This is just a quick follow-up to the second part of our academic career workshop on job search and application strategies which we ran last week with PhD students in the Humanities and Social Sciences. The slides from the workshop are below.
We talked a lot about networking, both why we do it and where, which I said I’d share here. You said good reasons for networking included:
- to gain practice in ‘selling’ your research, ie. telling people why it’s good and why it’s of interest to others
- as a way of getting a critique of your research, to help improve what you do
- to raise your profile in the academic community and with professionals who may be linked to your research area
- as a way of exploring potential collaborations
The different ways and places you network included:
- at School-wide or departmental events
- at methodological or other professional network events (e.g Association for Qualitative Research, Social Research Association)
- at your research group meetings (or wider, related research groups)
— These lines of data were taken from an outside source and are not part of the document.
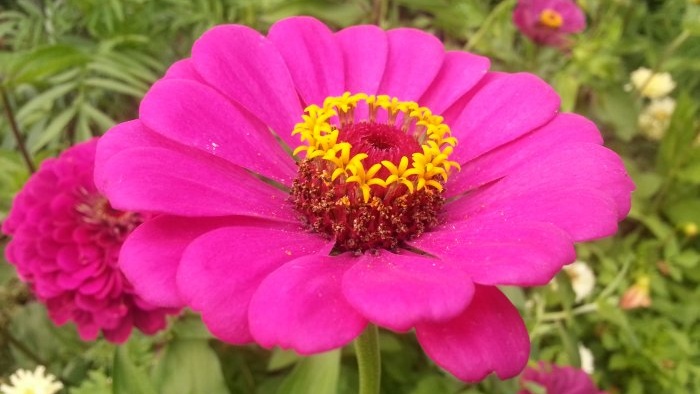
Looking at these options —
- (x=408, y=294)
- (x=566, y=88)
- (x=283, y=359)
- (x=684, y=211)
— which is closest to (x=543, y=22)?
(x=566, y=88)

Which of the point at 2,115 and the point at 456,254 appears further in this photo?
the point at 2,115

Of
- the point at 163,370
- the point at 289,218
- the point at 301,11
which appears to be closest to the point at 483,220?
the point at 289,218

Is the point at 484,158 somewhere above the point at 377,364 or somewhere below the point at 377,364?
above

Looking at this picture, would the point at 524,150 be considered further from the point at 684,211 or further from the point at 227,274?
the point at 684,211

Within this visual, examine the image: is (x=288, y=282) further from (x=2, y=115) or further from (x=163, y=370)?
(x=2, y=115)

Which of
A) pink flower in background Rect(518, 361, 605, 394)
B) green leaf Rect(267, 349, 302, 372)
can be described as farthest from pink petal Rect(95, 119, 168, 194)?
pink flower in background Rect(518, 361, 605, 394)

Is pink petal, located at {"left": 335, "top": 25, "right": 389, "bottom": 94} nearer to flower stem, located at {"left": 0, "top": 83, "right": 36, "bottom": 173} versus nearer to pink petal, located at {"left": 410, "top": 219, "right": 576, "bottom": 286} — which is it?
pink petal, located at {"left": 410, "top": 219, "right": 576, "bottom": 286}

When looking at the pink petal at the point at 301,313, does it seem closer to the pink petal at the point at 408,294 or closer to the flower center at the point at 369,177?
the pink petal at the point at 408,294
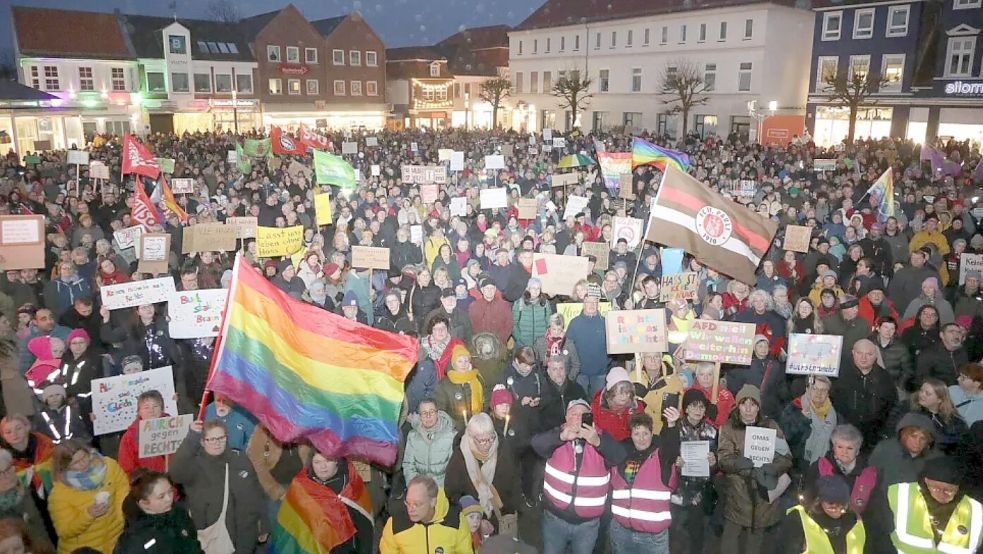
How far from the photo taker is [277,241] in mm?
10539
- by going to conferences (obviously!)
- attending local professional meetings or forums (e.g. for one student the Marine Task Force for Scotland was a relevant group to attend)
- using social media such as LinkedIn, Twitter, academia.edu – and actively engaging with people on these sites who you may meet in person in the future (making for an easier introduction)
- by blogging about your research or commenting on other blogs in your research area
I hope that’s a helpful reminder for those of you at the workshop and some inspiration for anyone who wasn’t there.